■ **Stated problem**
Which lines of the records contain the string "instances"? Return each of those lines in full, and treat uppercase and lowercase as different.

■ **Records shown**
* * * * * * *
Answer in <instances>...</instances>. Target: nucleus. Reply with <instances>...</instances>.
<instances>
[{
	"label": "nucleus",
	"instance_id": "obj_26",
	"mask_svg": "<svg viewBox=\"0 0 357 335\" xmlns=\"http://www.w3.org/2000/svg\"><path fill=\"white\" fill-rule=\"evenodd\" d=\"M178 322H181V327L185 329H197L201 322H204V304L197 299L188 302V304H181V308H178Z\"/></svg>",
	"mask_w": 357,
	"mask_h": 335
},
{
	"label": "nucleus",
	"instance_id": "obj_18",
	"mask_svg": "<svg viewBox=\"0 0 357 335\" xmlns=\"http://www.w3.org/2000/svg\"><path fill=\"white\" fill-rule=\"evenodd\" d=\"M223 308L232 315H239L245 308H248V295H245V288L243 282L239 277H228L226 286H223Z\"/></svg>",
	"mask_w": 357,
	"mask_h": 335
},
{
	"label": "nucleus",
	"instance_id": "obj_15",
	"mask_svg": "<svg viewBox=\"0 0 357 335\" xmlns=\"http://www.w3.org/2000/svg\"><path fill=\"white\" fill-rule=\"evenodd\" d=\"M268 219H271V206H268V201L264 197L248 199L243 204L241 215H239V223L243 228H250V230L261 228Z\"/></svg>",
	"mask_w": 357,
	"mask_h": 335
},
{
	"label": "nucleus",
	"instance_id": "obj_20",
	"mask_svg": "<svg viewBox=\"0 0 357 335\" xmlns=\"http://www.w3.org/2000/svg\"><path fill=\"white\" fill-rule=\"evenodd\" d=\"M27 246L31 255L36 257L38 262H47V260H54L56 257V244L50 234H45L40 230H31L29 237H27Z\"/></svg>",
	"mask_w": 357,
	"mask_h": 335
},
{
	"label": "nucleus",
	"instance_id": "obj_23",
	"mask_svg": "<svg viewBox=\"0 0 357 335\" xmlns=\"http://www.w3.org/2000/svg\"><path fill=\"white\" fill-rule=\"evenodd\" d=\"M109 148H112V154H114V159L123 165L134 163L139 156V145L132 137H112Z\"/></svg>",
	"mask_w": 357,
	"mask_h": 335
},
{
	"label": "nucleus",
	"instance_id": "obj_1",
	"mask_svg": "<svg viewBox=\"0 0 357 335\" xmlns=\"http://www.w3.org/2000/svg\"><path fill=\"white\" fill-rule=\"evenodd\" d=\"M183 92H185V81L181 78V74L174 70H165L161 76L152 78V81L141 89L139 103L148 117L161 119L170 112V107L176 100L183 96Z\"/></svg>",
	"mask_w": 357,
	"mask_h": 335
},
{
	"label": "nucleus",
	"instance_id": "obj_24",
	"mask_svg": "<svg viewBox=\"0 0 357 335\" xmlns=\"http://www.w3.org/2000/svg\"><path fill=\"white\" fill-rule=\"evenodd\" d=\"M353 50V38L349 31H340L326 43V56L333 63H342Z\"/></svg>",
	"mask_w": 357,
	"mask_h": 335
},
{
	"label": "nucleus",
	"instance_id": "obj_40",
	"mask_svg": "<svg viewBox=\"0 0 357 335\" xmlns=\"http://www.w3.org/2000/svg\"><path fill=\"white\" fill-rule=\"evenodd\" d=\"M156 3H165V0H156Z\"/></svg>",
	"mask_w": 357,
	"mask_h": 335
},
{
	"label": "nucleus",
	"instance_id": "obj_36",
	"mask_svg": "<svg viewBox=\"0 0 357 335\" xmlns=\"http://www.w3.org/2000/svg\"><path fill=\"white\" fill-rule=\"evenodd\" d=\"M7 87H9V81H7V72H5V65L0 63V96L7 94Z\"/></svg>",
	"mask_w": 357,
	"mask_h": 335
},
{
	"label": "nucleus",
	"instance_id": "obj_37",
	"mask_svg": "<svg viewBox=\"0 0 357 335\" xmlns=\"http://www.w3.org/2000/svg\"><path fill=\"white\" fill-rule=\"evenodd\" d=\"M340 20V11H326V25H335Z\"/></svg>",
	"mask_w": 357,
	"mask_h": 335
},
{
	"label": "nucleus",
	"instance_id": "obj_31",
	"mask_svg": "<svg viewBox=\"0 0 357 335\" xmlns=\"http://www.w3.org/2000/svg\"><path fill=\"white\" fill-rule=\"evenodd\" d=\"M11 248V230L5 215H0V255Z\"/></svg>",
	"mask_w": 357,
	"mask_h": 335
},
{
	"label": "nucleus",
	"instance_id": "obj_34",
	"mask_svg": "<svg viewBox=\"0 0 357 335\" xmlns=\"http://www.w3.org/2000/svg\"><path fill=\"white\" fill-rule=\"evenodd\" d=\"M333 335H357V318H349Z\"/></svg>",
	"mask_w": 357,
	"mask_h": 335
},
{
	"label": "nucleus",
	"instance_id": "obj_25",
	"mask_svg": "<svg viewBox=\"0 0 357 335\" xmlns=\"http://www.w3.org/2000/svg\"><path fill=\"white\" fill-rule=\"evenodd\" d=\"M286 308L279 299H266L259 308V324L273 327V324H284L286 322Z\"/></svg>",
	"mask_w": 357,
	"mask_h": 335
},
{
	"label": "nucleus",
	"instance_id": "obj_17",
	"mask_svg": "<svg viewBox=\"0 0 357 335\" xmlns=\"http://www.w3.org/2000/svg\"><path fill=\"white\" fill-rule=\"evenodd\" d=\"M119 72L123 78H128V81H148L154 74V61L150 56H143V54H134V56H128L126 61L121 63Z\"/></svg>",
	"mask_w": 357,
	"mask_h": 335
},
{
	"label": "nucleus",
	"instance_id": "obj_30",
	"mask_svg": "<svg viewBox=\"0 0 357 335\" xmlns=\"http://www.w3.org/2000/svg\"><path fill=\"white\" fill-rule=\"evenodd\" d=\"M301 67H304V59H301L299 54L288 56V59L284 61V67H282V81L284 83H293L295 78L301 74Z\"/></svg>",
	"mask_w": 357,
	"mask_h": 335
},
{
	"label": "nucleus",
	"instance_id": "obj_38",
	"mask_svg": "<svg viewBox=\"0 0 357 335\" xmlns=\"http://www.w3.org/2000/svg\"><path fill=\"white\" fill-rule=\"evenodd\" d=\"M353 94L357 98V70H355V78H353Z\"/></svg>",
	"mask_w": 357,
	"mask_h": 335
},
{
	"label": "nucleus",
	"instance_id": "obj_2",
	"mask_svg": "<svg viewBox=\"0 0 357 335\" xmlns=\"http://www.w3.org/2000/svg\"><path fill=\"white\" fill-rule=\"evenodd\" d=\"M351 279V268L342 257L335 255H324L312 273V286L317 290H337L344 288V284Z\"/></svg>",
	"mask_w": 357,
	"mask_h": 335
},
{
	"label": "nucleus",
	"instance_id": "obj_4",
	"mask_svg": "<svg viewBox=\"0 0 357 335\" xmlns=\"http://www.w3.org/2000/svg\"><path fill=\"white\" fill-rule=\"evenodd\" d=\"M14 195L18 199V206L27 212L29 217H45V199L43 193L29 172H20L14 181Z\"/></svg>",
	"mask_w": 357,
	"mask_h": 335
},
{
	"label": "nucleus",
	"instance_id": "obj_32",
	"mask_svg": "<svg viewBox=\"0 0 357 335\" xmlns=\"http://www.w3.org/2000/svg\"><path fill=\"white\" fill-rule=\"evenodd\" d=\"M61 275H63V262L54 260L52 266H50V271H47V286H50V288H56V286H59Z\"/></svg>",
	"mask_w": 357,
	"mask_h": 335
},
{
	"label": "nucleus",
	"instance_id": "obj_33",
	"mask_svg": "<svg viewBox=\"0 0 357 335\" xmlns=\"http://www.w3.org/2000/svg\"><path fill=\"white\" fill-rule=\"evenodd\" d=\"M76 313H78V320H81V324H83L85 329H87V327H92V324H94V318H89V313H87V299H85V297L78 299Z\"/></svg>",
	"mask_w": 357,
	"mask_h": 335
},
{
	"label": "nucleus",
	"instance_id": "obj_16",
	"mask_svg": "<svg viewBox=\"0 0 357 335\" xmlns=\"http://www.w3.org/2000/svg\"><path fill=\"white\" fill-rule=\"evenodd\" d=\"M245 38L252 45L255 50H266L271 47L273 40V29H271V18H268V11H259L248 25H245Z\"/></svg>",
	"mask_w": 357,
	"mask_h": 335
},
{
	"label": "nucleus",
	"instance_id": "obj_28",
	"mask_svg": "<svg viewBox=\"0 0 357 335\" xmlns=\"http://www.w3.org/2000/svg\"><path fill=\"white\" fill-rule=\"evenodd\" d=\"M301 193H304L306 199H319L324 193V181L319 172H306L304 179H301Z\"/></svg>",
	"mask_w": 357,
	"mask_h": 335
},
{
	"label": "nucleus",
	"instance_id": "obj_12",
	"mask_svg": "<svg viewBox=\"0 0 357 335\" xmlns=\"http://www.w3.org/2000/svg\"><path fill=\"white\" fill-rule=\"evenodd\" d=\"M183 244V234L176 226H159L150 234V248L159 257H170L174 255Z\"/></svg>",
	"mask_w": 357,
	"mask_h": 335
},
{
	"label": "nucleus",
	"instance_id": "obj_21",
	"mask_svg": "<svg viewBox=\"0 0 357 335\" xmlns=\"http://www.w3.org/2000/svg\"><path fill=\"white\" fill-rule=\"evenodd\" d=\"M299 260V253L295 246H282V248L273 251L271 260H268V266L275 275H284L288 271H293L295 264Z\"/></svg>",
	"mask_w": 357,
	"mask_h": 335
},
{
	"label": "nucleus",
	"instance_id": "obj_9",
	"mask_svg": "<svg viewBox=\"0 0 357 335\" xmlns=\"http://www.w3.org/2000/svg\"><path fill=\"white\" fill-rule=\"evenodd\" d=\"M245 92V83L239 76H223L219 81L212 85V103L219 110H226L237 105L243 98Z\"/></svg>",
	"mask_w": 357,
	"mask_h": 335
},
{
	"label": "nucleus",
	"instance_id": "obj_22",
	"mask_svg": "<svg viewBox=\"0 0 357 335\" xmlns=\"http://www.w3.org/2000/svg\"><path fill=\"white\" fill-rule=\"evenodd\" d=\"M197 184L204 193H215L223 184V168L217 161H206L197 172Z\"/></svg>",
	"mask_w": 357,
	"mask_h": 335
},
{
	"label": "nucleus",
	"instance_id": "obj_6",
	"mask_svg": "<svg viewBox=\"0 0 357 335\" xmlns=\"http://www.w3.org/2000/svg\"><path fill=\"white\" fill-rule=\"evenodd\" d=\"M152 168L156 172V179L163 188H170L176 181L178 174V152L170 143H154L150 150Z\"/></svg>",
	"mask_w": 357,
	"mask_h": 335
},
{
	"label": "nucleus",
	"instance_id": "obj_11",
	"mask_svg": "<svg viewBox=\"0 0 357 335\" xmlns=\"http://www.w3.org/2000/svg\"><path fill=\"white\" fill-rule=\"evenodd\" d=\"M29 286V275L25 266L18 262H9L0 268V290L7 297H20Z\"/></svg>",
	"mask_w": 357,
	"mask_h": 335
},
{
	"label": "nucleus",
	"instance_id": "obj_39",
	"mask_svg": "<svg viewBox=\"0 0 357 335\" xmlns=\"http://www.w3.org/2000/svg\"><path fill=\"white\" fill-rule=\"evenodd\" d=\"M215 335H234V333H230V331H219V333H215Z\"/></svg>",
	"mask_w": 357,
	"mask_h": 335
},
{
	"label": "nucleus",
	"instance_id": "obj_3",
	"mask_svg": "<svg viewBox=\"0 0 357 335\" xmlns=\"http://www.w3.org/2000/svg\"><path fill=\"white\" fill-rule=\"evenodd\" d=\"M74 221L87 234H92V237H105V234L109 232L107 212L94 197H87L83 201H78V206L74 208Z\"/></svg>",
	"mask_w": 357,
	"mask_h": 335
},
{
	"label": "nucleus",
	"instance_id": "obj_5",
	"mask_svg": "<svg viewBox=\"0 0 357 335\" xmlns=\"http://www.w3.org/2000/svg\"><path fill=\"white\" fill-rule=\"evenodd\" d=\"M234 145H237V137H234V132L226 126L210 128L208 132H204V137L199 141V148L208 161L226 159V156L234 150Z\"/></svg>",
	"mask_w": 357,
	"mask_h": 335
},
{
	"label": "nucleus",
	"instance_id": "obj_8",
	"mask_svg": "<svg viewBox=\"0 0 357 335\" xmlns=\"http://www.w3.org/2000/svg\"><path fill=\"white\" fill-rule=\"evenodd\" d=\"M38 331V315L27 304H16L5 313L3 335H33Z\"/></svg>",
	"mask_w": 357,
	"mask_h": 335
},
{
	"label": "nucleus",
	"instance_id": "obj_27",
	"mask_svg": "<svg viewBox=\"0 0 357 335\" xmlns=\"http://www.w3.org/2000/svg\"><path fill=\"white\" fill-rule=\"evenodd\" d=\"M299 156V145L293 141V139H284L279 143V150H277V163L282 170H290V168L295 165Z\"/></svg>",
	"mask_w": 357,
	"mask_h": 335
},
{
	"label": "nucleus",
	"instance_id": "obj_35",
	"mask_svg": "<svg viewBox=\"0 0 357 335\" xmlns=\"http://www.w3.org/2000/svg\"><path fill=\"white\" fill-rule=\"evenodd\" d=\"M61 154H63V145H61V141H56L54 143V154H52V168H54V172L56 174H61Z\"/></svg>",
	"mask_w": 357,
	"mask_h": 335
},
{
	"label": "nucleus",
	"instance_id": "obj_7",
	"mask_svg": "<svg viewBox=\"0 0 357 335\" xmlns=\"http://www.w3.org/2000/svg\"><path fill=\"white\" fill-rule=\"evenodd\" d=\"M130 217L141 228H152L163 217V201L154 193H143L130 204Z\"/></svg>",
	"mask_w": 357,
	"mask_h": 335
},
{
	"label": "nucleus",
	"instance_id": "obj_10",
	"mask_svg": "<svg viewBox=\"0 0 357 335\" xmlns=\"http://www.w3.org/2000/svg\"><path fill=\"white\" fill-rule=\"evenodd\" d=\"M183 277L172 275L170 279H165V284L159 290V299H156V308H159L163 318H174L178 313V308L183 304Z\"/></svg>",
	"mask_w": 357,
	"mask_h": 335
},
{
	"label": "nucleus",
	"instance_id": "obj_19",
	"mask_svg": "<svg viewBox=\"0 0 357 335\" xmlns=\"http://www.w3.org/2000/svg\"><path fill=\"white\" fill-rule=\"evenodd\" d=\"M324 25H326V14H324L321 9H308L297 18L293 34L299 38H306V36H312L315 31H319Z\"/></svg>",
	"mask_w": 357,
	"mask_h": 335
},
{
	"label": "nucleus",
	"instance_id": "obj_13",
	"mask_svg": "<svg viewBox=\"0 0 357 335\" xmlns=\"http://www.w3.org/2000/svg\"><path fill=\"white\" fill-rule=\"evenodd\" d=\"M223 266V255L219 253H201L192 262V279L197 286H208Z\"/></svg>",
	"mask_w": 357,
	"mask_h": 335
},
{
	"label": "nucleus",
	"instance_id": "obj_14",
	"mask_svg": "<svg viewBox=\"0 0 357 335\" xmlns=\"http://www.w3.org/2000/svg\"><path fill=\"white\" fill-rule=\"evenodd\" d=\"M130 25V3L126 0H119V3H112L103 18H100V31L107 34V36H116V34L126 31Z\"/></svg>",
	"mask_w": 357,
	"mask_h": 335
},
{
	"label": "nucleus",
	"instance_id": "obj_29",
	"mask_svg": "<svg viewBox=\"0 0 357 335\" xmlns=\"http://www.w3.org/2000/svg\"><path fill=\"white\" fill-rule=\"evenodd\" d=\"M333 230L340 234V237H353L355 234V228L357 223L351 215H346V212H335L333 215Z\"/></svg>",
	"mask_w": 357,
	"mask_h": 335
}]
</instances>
* * * * * * *
■ **Exercise result**
Answer in <instances>...</instances>. Target: nucleus. Reply with <instances>...</instances>.
<instances>
</instances>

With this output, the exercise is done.